Though the root causes remain unknown, PCOS happens when the ovaries produce an unusually high amount of male hormones like testosterone, which tamper with ovulation and in many cases, the body’s sensitivity to insulin. For Katy Teer, 32, of St. Clair Shores, Michigan, the condition led to strange facial hair and an ever-expanding waistline, starting at age 13. “I rarely had normal periods, but doctors always blamed that on my weight,” she says. At age 28, she finally got a diagnosis. Because there’s no definitive blood or imaging test, Katy’s docs looked at three criteria: irregular periods, elevated male hormones, and ovarian cysts seen on ultrasounds.
Confused by weird things your body does? A guide to your body’s embarrassing quirks.

◆ Required work ◆
Answer these questions about the PCOS text:
1. At what age did Katy Teer's symptoms start?
2. What did doctors always blame her irregular periods on?
3. What three criteria did her doctors look at to diagnose her?

Extracted data entries:
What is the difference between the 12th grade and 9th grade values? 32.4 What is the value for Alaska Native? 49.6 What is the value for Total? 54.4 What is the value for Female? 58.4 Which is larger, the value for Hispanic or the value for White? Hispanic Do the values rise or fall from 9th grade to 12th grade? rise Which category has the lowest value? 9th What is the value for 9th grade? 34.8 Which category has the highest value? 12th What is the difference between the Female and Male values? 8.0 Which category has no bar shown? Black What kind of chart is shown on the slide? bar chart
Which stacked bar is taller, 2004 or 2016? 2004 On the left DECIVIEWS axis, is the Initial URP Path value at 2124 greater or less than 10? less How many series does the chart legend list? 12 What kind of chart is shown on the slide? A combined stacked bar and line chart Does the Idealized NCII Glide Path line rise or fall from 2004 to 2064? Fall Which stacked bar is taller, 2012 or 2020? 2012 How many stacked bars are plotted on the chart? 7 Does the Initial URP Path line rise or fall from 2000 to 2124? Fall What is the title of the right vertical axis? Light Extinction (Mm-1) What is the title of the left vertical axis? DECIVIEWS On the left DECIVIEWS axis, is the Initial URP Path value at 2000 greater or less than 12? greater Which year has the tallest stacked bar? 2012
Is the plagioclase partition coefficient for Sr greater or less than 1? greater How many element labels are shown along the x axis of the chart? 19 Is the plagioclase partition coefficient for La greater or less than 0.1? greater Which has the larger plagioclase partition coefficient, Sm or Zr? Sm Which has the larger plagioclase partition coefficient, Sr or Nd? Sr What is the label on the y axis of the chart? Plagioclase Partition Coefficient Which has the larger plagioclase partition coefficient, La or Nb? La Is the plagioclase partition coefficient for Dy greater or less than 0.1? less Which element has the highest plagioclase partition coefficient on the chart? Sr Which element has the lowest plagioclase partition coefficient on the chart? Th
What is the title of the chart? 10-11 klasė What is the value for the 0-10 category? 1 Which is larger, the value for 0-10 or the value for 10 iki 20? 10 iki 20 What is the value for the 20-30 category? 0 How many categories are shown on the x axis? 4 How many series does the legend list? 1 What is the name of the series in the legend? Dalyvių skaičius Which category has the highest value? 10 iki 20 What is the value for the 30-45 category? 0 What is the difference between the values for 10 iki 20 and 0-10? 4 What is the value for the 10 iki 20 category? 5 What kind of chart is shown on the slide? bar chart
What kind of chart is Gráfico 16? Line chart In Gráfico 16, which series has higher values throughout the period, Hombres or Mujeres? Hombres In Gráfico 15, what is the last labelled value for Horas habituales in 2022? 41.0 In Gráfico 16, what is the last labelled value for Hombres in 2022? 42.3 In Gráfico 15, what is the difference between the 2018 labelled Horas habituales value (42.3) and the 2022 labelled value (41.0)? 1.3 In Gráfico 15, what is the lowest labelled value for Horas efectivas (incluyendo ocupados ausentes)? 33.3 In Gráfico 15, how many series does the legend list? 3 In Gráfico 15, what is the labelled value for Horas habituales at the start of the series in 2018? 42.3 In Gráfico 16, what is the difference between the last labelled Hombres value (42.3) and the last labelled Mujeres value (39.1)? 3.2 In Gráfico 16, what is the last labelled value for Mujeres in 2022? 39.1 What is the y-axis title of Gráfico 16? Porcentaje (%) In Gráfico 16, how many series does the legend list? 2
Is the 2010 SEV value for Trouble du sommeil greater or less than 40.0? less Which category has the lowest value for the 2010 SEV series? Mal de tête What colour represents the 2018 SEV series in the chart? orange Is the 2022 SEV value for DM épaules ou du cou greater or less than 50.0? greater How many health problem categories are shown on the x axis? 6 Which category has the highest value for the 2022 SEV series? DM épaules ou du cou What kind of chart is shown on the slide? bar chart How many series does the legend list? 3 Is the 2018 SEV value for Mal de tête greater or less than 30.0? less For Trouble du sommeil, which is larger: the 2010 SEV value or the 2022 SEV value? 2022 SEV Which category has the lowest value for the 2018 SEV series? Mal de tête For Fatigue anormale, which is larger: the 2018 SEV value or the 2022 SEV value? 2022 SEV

◆ Answer to the exercise ◆
1. At age 13.
2. Her weight.
3. Irregular periods, elevated male hormones, and ovarian cysts seen on ultrasounds.